TRAJECT-Bench:A Trajectory-Aware Benchmark for Evaluating Agentic Tool Use
Pengfei He, Zhenwei Dai, Bing He, Hui Liu, Xianfeng Tang, Hanqing Lu, Juanhui Li, Jiayuan Ding, Subhabrata Mukherjee, Suhang Wang, Yue Xing, Jiliang Tang, Benoit Dumoulin
TL;DR
TRAJECT-Bench addresses the need for trajectory-aware evaluation of LLM-based agentic tool use by introducing a large-scale benchmark with diverse, executable tools and task-driven trajectories.
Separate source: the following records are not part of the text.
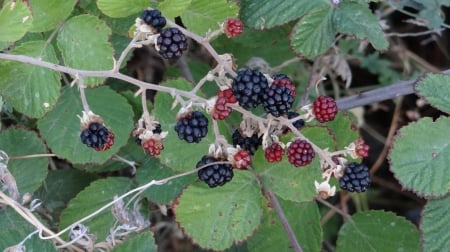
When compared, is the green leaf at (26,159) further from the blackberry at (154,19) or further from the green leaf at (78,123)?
the blackberry at (154,19)

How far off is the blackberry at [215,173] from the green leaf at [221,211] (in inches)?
4.6

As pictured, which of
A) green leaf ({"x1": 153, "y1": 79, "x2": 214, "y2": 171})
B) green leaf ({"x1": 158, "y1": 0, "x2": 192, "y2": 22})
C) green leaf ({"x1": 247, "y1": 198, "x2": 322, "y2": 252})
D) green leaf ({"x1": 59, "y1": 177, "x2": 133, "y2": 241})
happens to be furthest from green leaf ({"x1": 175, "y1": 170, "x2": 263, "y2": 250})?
green leaf ({"x1": 158, "y1": 0, "x2": 192, "y2": 22})

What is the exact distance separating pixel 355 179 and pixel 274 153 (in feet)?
0.60

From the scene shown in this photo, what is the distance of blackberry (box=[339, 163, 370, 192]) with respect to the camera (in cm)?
151

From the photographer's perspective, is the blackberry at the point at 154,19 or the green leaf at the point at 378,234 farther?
the green leaf at the point at 378,234

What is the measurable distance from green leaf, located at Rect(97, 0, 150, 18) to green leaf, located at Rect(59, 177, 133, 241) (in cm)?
51

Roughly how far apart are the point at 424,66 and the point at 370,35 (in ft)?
3.24

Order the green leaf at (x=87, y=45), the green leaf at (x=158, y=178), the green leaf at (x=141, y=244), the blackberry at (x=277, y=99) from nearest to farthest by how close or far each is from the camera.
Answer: the blackberry at (x=277, y=99) → the green leaf at (x=141, y=244) → the green leaf at (x=87, y=45) → the green leaf at (x=158, y=178)

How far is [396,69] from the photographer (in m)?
2.90

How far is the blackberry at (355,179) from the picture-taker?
151 cm

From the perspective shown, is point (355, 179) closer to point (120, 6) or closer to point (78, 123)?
point (120, 6)

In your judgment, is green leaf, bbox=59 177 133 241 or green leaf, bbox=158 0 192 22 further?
green leaf, bbox=59 177 133 241

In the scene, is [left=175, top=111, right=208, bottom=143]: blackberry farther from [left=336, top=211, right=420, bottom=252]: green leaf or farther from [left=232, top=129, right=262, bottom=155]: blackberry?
[left=336, top=211, right=420, bottom=252]: green leaf

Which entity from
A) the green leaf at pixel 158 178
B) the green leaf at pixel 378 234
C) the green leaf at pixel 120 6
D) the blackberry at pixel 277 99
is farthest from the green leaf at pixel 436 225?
the green leaf at pixel 120 6
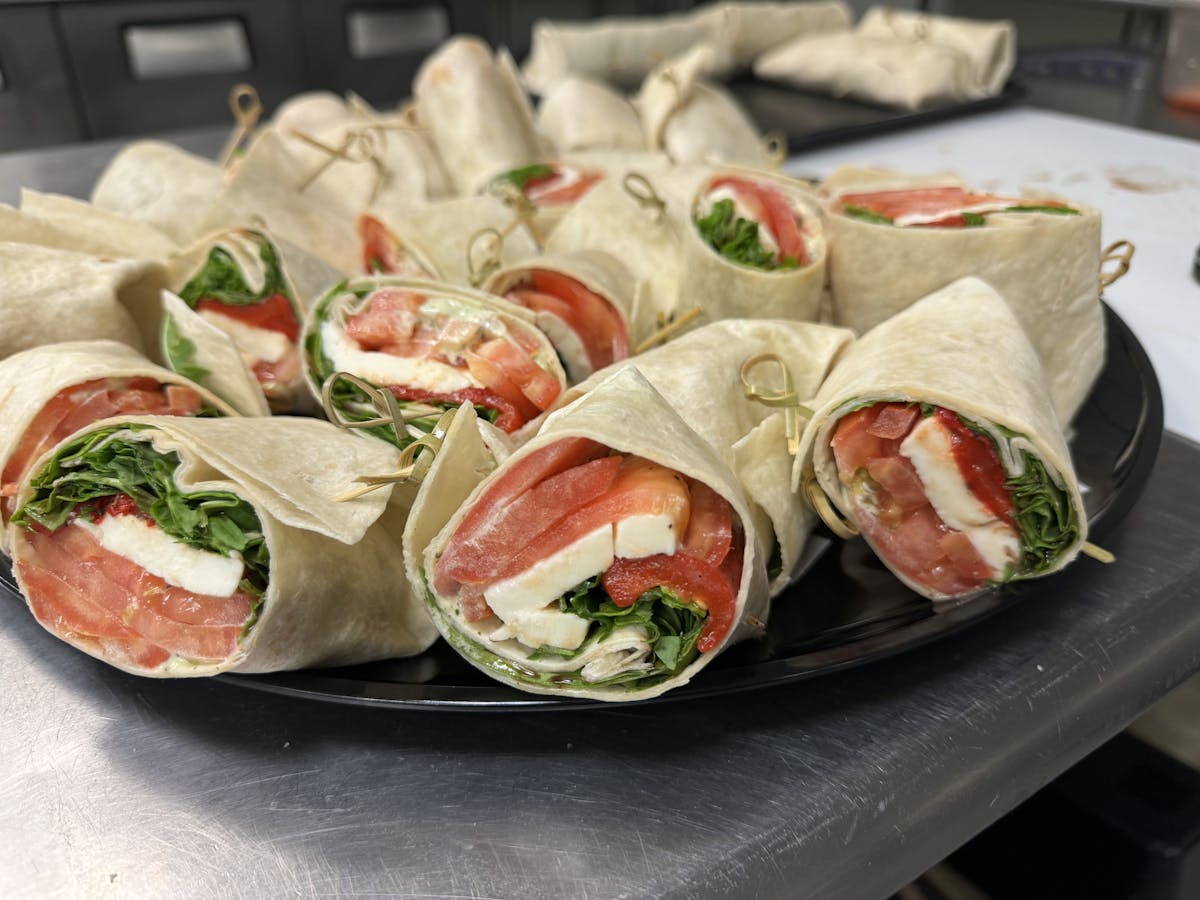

It models both parallel and sequential tool structures and introduces trajectory-level metrics (EM, Inclusion, Usage, Traj-Satisfy) in addition to final accuracy, enabling precise diagnostics of tool selection, parameterization, and ordering. Empirical results reveal scaling and failure modes such as tool confusion and parameter-blind selection, and show that agentic approaches like ReAct can improve tool use, especially with retrieval mechanisms. The released dataset and code offer a foundation for systematic improvements in planning, selecting, and executing tools in complex, real-world scenarios.
Abstract
Large language model (LLM)-based agents increasingly rely on tool use to complete real-world tasks. While existing works evaluate the LLMs' tool use capability, they largely focus on the final answers yet overlook the detailed tool usage trajectory, i.e., whether tools are selected, parameterized, and ordered correctly. We introduce TRAJECT-Bench, a trajectory-aware benchmark to comprehensively evaluate LLMs' tool use capability through diverse tasks with fine-grained evaluation metrics. TRAJECT-Bench pairs high-fidelity, executable tools across practical domains with tasks grounded in production-style APIs, and synthesizes trajectories that vary in breadth (parallel calls) and depth (interdependent chains). Besides final accuracy, TRAJECT-Bench also reports trajectory-level diagnostics, including tool selection and argument correctness, and dependency/order satisfaction. Analyses reveal failure modes such as similar tool confusion and parameter-blind selection, and scaling behavior with tool diversity and trajectory length where the bottleneck of transiting from short to mid-length trajectories is revealed, offering actionable guidance for LLMs' tool use.